Background information

People

  • 86% of the British public want to increase or maintain levels of immigration of scientists and engineers. Only 18% of Leave-voters want migration of scientists and engineers to decrease . 
  • 28% of academic staff in UK universities are non-UK nationals (16% EU and 12% non-EU)  
  • International movement is a feature of academic researchers’ careers - 72% of UK-based scientists spent time at non-UK institutions between 1996 and 2015 .
  • In London, 20% of workers in Tech are EEA nationals and 30% of digital technology start-up founders were born overseas 

Funding

  • The UK Government has committed to a long-term target of combined public and private investment in R&D reaching 3% of GDP, with an initial target of 2.4% by 2027 
  • GERD 2016: public and private R&D spend is 1.67% of GDP on R&D (£33.1bn), OECD average is 2.35% (UK public expenditure is 0.46% of GDP compared to EU15 average of 0.66%)
  • Horizon 2020 is the current EU framework programme (FP) for research and innovation (2014-2020).

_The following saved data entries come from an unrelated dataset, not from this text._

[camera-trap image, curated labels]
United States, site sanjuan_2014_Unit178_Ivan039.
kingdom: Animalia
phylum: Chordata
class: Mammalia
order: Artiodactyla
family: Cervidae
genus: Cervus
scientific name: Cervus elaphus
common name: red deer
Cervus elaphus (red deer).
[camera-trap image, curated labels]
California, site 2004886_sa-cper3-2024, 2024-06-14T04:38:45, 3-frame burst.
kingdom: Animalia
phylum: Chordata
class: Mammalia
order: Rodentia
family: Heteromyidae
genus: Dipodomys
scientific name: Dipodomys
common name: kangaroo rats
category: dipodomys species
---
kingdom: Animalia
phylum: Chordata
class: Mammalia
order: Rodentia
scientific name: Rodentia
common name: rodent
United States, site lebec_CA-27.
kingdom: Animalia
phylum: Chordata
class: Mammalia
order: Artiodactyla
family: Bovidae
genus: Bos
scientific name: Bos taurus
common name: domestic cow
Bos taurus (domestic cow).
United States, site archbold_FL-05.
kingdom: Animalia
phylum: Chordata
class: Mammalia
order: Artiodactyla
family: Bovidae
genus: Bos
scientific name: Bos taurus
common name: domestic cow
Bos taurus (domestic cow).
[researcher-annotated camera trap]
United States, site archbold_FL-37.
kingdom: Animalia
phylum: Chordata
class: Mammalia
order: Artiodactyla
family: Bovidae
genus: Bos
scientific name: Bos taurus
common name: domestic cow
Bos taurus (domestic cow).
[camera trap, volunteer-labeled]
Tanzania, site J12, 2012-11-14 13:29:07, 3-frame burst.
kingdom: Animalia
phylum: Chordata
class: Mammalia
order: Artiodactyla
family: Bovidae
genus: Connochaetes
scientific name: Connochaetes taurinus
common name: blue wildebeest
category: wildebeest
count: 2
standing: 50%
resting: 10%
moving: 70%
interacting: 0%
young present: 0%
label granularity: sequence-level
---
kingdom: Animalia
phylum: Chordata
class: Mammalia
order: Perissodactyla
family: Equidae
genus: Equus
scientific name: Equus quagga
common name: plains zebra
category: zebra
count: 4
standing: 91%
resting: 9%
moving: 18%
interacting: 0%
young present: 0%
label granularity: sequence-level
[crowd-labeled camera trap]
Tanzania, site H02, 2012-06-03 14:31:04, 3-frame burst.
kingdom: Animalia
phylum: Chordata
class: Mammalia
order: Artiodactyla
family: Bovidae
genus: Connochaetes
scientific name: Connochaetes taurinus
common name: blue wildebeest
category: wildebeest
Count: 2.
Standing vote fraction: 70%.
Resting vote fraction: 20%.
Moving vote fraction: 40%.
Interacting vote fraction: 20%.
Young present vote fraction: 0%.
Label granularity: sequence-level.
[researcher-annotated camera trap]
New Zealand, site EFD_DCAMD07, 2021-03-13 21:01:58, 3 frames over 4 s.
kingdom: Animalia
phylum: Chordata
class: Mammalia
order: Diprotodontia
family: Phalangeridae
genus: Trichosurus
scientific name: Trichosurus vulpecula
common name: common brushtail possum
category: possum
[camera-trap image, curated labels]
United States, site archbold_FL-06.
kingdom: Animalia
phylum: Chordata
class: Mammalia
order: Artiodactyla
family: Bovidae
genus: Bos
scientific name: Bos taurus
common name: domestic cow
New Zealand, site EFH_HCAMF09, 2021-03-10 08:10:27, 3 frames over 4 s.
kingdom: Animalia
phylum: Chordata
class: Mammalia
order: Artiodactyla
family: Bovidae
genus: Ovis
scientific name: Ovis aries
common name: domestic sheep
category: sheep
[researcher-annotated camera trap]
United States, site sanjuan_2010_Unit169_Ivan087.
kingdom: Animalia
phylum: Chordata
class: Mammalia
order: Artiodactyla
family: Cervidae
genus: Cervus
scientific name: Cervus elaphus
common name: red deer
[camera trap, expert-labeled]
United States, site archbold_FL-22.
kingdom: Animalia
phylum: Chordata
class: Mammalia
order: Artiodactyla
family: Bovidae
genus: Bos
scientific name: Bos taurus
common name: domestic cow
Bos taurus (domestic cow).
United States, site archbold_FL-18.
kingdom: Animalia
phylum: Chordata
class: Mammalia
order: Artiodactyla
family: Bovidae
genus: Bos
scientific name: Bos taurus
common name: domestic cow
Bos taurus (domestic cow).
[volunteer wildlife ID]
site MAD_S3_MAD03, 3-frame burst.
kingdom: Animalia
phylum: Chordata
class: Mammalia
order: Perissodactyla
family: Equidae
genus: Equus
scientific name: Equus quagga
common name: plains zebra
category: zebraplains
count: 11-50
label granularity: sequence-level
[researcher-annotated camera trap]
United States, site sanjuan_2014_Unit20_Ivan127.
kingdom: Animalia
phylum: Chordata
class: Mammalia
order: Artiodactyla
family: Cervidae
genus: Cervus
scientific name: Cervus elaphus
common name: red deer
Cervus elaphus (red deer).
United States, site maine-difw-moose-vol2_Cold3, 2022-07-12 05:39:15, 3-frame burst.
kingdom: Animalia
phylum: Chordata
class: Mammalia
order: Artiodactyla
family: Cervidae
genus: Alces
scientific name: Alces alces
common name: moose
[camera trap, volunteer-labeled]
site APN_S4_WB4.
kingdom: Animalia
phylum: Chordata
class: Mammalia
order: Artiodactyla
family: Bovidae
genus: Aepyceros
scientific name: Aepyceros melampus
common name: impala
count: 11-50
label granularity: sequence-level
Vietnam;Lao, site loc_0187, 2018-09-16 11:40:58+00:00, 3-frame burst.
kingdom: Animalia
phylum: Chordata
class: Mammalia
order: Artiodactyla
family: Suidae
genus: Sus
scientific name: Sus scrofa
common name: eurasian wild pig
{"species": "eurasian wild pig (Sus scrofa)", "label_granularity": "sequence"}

Government has confirmed continued UK participation until its closure. FPs enable organisations across Europe and wider (inc. businesses and universities) to apply for funding and work together under agreed terms. FP7 ran from 2007-13 and FP9 (2021-27) being developed.
  • Nearly a fifth of all EU money received by the UK is for R&D. 
  • The UK is a net contributor to the EU, but it is a net receiver of EU funding for research. In FP7, the UK was a net beneficiary of EU research funding, paying in €5.4bn and receiving €8.8bn between 2007-2013 – a net gain of €3.4bn over the period . Only £3.5bn has been allocated to non-member states in the last decade .
  • Some areas of the UK are more dependent than others on EU funding i.e. the South West, North West, Scotland and Wales .
  • UK-based researchers most frequently collaborate with scientists from the US, with EU countries making up the rest of the top five . 
  • 60% of the UK’s internationally co-authored papers are with EU partners.